Sur question, H______ a précisé qu’elle n’avait pas eu le temps de se replonger en détail dans ce dossier car il s’agissait d’une procédure plus qu’ancienne et plus que « mammouth », soit entre 100 et 200 classeurs. Elle n’avait pas eu le temps à disposition pour lire tous les classeurs et reprendre le dossier en détail (PV d’audience devant le CSM du 26 mars 2021).
17. Devant la Cour de céans, A______ a expliqué qu’il ne s’attendait pas forcément à recevoir un document tel que celui envoyé le 12 septembre 2019 par Maître D______ et il ne se souvenait pas de l’entretien téléphonique avec cette avocate autour de cette date, car il y avait eu plusieurs appels téléphoniques pour le tenir au courant des discussions entre les parties. En voyant ce document, il s’était dit qu’il reflétait l’accord négocié. Il ne s’était jamais posé la question de savoir combien d’heures ou de jours de travail ce document représentait. Ce document n’était pas un outil de travail pour lui car il n’avait pas été saisi d’une demande de procédure simplifiée. Une telle demande n’aurait pas représenté un document tel celui transmis par Maître D______. À réception du document, il s’était dit qu’il y avait de grandes chances qu’une procédure simplifiée puisse être formellement demandée. Quand bien même le courriel de Maître D______ indiquait que le document lui était adressé au nom de la mandante de l’avocate, il était clair pour lui que ce document représentait l’accord des parties. Il n’était pas habituel de recevoir ce genre de documents, mais le dossier en question, en raison de sa taille, n’était pas un dossier habituel. Il n’avait pas transmis ce document à qui que ce soit, notamment pas au prévenu ou à son conseil.
Durant la première quinzaine de septembre 2019, il n’était pas clair si l’on se dirigeait vers une procédure simplifiée ou une procédure ordinaire et l’audience du 4 septembre 2019 indiquait plutôt la deuxième hypothèse. Durant la semaine du vendredi 20 septembre 2019, il avait passé trois jours à la Cour de justice. Sa greffière l’avait alors appelé pour l’informer que les parties avaient trouvé un accord en vue d’une procédure simplifiée et souhaitaient le voir. Rendez-vous avait été pris le vendredi dans son bureau. Les parties lui avaient confirmé la réalité de l’accord qui était contenu dans le document envoyé par Maître D______ le 12 septembre précédent. « Je n’ai pas établi de procès-verbal consacrant cette audience informelle. Cela correspond au principe même de la procédure simplifiée de ne pas laisser de traces au dossier des pourparlers des parties jusqu’à réception de la demande de procédure simplifiée. J’ai strictement respecté les principes de ce type de procédure. » (PV d’audience devant la CAPJ du 30 mars 2022, p. 3).
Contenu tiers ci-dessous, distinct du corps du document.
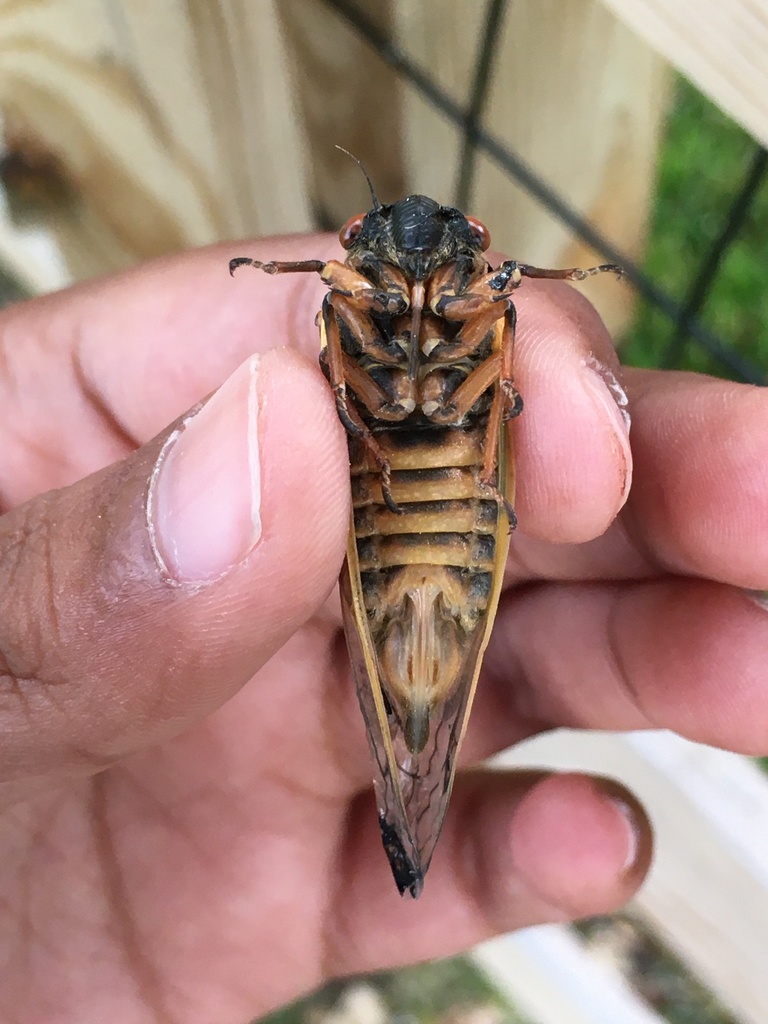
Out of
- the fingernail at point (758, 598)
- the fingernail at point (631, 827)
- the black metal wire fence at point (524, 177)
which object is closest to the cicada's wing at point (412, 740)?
the fingernail at point (631, 827)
A______ a produit l’échange de courriels entre sa greffière et les parties en vue de la fixation de l’audience du 20 septembre 2019 dans son bordereau complémentaire du 21 octobre 2022. La réalité de cette audience informelle est donc finalement bien établie.
Concernant sa note du 20 septembre 2019, A______ a dit ne pas comprendre le contenu de la phrase qui y figure, soit « on m’a annoncé une demande de simplifiée pour E______ avec un projet de faits reconnus qui nous sera envoyé pour aider à la rédaction de l’acte d’accusation simplifiée » (PV d’audience devant la CAPJ du 30 mars 2022, p. 4), mais a souligné qu’il n’avait pas reçu d’autre document que celui établi par Me D______.
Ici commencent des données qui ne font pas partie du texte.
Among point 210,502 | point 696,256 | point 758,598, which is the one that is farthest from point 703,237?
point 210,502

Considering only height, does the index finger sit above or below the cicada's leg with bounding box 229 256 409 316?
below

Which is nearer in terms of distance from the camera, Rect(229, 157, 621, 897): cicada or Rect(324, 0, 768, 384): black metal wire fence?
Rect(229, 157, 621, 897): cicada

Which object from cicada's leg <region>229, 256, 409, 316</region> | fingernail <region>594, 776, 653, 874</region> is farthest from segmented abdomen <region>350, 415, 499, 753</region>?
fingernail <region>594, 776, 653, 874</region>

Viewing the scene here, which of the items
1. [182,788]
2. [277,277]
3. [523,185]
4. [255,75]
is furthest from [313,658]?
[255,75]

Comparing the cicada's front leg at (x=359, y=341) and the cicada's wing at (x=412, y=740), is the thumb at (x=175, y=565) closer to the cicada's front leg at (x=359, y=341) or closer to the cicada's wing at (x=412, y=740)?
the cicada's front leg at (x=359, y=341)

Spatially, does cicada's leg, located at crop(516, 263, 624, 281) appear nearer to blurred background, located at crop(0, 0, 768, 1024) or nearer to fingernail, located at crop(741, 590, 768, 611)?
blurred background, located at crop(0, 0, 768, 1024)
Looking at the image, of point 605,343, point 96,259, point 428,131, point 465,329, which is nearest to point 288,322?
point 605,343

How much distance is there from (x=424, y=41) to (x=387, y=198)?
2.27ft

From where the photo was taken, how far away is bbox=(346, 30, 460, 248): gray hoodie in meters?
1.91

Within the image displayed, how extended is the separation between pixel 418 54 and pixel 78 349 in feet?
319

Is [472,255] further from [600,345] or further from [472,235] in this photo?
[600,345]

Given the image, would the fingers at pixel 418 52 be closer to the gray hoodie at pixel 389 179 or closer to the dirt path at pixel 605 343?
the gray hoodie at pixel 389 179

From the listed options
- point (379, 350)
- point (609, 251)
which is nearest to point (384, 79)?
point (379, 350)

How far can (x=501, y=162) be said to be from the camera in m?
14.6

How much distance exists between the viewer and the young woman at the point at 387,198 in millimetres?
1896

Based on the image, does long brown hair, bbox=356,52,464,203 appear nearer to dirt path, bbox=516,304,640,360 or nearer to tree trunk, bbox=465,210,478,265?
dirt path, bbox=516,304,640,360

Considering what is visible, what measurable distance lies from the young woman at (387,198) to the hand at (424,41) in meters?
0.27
Interpellé concernant la question de savoir s’il n’aurait pas été prudent d’établir un procès-verbal mentionnant la demande de procédure simplifiée, à la fin de l’audience du 20 septembre 2019, A______ a répondu que cela n’était pas nécessaire, même s’il aurait pu le faire, puis a ajouté qu’il avait transmis le document du 12 septembre 2019 à H______ en précisant que ce document avait été établi par l’avocate.
Interrogé à propos de cette aide à la rédaction reçue dans cette procédure sous la forme du document établi par Maître D______, A______ a dit qu’il n’avait jamais vécu une autre situation de ce genre. « Comme déjà dit, c’était une procédure exceptionnelle et une situation exceptionnelle. » (PV d’audience devant la CAPJ du 30 mars 2022, p. 4).
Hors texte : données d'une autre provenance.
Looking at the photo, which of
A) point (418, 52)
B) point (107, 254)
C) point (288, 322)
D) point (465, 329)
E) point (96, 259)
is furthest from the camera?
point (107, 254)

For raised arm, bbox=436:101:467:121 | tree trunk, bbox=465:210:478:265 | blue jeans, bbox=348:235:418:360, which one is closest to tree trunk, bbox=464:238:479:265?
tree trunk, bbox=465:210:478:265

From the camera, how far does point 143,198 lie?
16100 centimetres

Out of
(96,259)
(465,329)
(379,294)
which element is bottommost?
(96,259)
Interrogé au sujet du courriel du 29 septembre 2019 adressé à H______, A______ en a confirmé la teneur, à savoir qu’il avait bien préparé l’acte d’accusation de procédure simplifiée en intégrant 80 % à 90 % du document établi par Me D______, mais avait modifié ce document sur un certain nombre de points.
Concernant la question de la prescription, il l’avait évoquée à l’audience du 26 juin 2019 en rapport avec les infractions retenues contre E______. Pour lui, cette façon d’apprécier la question de la prescription était parfaitement soutenable et ce n’était pas parce que le Tribunal correctionnel avait une autre opinion qu’il devait changer d’avis. « Le fait que Me D______ ait établi le document qui a servi de base à l’acte d’accusation, y compris la question de la prescription, n’a jamais été gênant pour moi, dans la mesure où j’avais ma perception de la question de la prescription et que je n’avais pas à faire le calcul par rapport aux conséquences que cela pouvait avoir pour une partie plaignante en particulier. » (PV d’audience devant la CAPJ du 30 mars 2022, pp. 4-5).
A______ a encore ajouté qu’il n’avait pas discuté de la question de la prescription avec H______, dès lors que B______ avait interdit aux nouveaux procureurs de prendre contact avec un ancien procureur pour discuter d’un dossier. Le prévenu n’avait pas contesté la prescription telle que retenue dans le document rédigé par Maître D______. Le fait que le Tribunal correctionnel ait reconnu les droits civils des parties plaignantes étaient fondamental pour celles-ci, dans la mesure où les seuls biens de valeur de E______ étaient les terrains au Costa Rica.
18. Entendue par la Cour de céans en qualité de témoin et déliée de son secret professionnel, Maître D______ a dit se souvenir d’une audience de récapitulation dans le cadre de la procédure dirigée contre E______ mais, s’agissant d’une grosse procédure, ne pas se souvenir de la date. Quant aux pourparlers transactionnels, elle ne pouvait rien en dire en raison de son secret professionnel et des réserves d’usage. Elle ne se souvenait pas à partir de quel moment il avait été question de l’éventualité d’une procédure simplifiée, ni si elle avait eu des contacts téléphoniques avec A______ au cours de l’été 2019. Elle ne se souvenait pas non plus de l’audience du 4 septembre 2019.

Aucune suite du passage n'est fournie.